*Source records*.
---+---

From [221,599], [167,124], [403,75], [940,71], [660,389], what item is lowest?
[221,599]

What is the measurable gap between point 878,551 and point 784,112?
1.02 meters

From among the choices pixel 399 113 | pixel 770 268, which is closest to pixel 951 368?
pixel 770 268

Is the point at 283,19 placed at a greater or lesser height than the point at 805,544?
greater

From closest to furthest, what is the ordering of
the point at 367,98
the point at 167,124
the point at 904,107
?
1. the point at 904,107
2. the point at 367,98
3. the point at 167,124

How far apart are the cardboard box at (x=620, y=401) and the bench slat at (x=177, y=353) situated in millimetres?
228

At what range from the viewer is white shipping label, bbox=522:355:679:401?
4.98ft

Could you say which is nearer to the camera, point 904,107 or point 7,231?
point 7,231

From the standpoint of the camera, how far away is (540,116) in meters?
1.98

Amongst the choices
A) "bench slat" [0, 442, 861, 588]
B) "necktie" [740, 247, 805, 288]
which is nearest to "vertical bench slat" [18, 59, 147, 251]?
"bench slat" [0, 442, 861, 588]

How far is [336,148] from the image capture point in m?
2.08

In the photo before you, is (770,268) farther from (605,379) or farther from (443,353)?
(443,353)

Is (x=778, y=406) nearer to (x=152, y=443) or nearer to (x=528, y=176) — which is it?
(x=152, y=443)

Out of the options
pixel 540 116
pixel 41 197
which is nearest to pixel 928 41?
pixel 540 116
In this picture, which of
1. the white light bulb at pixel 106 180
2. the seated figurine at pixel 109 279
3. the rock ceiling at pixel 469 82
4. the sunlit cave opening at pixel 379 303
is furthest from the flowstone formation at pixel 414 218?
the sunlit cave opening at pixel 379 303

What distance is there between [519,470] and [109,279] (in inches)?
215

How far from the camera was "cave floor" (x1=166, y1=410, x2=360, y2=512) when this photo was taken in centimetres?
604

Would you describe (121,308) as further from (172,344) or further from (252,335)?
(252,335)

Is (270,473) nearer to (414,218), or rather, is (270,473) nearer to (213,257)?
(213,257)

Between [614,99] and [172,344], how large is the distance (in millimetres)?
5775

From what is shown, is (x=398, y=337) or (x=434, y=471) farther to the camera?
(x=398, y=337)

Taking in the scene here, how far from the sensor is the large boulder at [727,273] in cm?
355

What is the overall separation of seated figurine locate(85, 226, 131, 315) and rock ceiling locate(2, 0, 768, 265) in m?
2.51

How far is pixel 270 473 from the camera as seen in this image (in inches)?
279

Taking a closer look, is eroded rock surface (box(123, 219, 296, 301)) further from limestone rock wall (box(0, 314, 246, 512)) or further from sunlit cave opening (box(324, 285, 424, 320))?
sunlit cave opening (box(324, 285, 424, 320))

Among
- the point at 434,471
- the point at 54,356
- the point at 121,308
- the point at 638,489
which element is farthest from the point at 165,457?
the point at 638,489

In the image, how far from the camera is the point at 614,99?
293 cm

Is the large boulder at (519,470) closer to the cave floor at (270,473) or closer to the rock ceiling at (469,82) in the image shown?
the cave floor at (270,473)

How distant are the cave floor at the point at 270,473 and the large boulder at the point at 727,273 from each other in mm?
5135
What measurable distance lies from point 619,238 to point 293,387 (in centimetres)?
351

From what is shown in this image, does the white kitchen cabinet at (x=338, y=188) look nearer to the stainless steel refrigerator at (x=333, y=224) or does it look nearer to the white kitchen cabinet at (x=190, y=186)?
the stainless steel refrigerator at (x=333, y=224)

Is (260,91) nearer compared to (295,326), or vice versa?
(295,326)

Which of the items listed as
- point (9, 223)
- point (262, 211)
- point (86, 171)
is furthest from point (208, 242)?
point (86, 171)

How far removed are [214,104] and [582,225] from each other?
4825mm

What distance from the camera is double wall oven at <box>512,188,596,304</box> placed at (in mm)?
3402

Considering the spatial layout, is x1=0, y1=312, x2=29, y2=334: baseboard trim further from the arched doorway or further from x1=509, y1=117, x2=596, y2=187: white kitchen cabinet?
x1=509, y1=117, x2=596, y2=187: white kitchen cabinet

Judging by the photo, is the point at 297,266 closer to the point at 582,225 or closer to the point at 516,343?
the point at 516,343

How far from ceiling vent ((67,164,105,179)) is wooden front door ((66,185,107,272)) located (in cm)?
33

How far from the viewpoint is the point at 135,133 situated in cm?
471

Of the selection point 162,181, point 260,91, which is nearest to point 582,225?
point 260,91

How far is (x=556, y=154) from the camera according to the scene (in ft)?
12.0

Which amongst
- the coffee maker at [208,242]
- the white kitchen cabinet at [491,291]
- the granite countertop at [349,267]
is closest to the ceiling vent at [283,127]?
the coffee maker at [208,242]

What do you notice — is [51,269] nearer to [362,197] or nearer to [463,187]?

---+---

Change "ceiling vent" to "air vent" everywhere it occurs in the entries above, and write out all the entries again with nothing else altered.

From [221,599], [167,124], [403,75], [940,71], [660,389], what item is lowest?
[221,599]

What is the measurable gap between point 878,551 and point 784,112?
1.02 meters

From among the choices pixel 399 113 | pixel 770 268, which is closest to pixel 951 368?
pixel 770 268

Is the point at 283,19 placed at a greater or lesser height than the point at 805,544?
greater

From closest to furthest, what is the ordering of
the point at 367,98
the point at 167,124
the point at 904,107
?
1. the point at 904,107
2. the point at 367,98
3. the point at 167,124

How far apart are the cardboard box at (x=620, y=401) and the bench slat at (x=177, y=353) situated in millimetres?
228

At what range from the viewer is white shipping label, bbox=522:355:679:401?
4.98ft

Could you say which is nearer to the camera, point 904,107 or point 7,231?
point 7,231

From the standpoint of the camera, how far away is (540,116) in meters?
1.98

Amongst the choices
A) "bench slat" [0, 442, 861, 588]
B) "necktie" [740, 247, 805, 288]
which is nearest to "vertical bench slat" [18, 59, 147, 251]?
"bench slat" [0, 442, 861, 588]

How far is [336,148] from the image capture point in m?
2.08

In the photo before you, is (770,268) farther from (605,379) or farther from (443,353)?
(443,353)

Is (x=778, y=406) nearer to (x=152, y=443) or nearer to (x=528, y=176) — which is it?
(x=152, y=443)

Out of the options
pixel 540 116
pixel 41 197
which is nearest to pixel 928 41?
pixel 540 116
In this picture, which of
1. the white light bulb at pixel 106 180
2. the seated figurine at pixel 109 279
3. the rock ceiling at pixel 469 82
4. the sunlit cave opening at pixel 379 303
is furthest from the flowstone formation at pixel 414 218?
the sunlit cave opening at pixel 379 303

What distance is there between [519,470] and [109,279] (in inches)?
215

How far from the camera was "cave floor" (x1=166, y1=410, x2=360, y2=512) when this photo was taken in centimetres?
604

Would you describe (121,308) as further from (172,344) or further from (252,335)?
(252,335)

Is (270,473) nearer to (414,218), or rather, is (270,473) nearer to (213,257)?
(213,257)

Between [614,99] and [172,344], how large is the distance (in millimetres)?
5775

From what is shown, is (x=398, y=337) or (x=434, y=471) farther to the camera?
(x=398, y=337)

Taking in the scene here, how far from the sensor is the large boulder at [727,273] in cm?
355

What is the overall separation of seated figurine locate(85, 226, 131, 315) and rock ceiling locate(2, 0, 768, 265) in m?
2.51

How far is pixel 270 473 from the camera as seen in this image (in inches)?
279

Taking a closer look, is eroded rock surface (box(123, 219, 296, 301)) further from limestone rock wall (box(0, 314, 246, 512)) or further from sunlit cave opening (box(324, 285, 424, 320))?
sunlit cave opening (box(324, 285, 424, 320))

Among
- the point at 434,471
- the point at 54,356
- the point at 121,308
- the point at 638,489
which element is farthest from the point at 165,457?
the point at 638,489

In the image, how far from the camera is the point at 614,99?
293 cm

Is the large boulder at (519,470) closer to the cave floor at (270,473) or closer to the rock ceiling at (469,82) in the image shown?
the cave floor at (270,473)

How distant are the cave floor at the point at 270,473 and the large boulder at the point at 727,273 from each other in mm?
5135
What measurable distance lies from point 619,238 to point 293,387 (in centimetres)?
351

From what is shown in this image, does the white kitchen cabinet at (x=338, y=188) look nearer to the stainless steel refrigerator at (x=333, y=224) or does it look nearer to the white kitchen cabinet at (x=190, y=186)?
the stainless steel refrigerator at (x=333, y=224)

Is (260,91) nearer compared to (295,326), or vice versa?
(295,326)

Which of the items listed as
- point (9, 223)
- point (262, 211)
- point (86, 171)
is furthest from point (208, 242)?
point (86, 171)

How far removed are [214,104] and [582,225] from each other?
4825mm

What distance from the camera is double wall oven at <box>512,188,596,304</box> placed at (in mm)?
3402

Considering the spatial layout, is x1=0, y1=312, x2=29, y2=334: baseboard trim further from the arched doorway or further from x1=509, y1=117, x2=596, y2=187: white kitchen cabinet?
x1=509, y1=117, x2=596, y2=187: white kitchen cabinet

Judging by the photo, is the point at 297,266 closer to the point at 582,225 or closer to the point at 516,343?
the point at 516,343

How far from air vent ((67,164,105,179)) is wooden front door ((66,185,107,272)) located (in cm)?
33

How far from the viewpoint is the point at 135,133 situated in cm?
471

Of the selection point 162,181, point 260,91, which is nearest to point 582,225?
point 260,91

How far is (x=556, y=154) from the camera according to the scene (in ft)?
12.0

Which amongst
- the coffee maker at [208,242]
- the white kitchen cabinet at [491,291]
- the granite countertop at [349,267]
is closest to the air vent at [283,127]?
the coffee maker at [208,242]

What do you notice — is [51,269] nearer to [362,197] or nearer to [463,187]?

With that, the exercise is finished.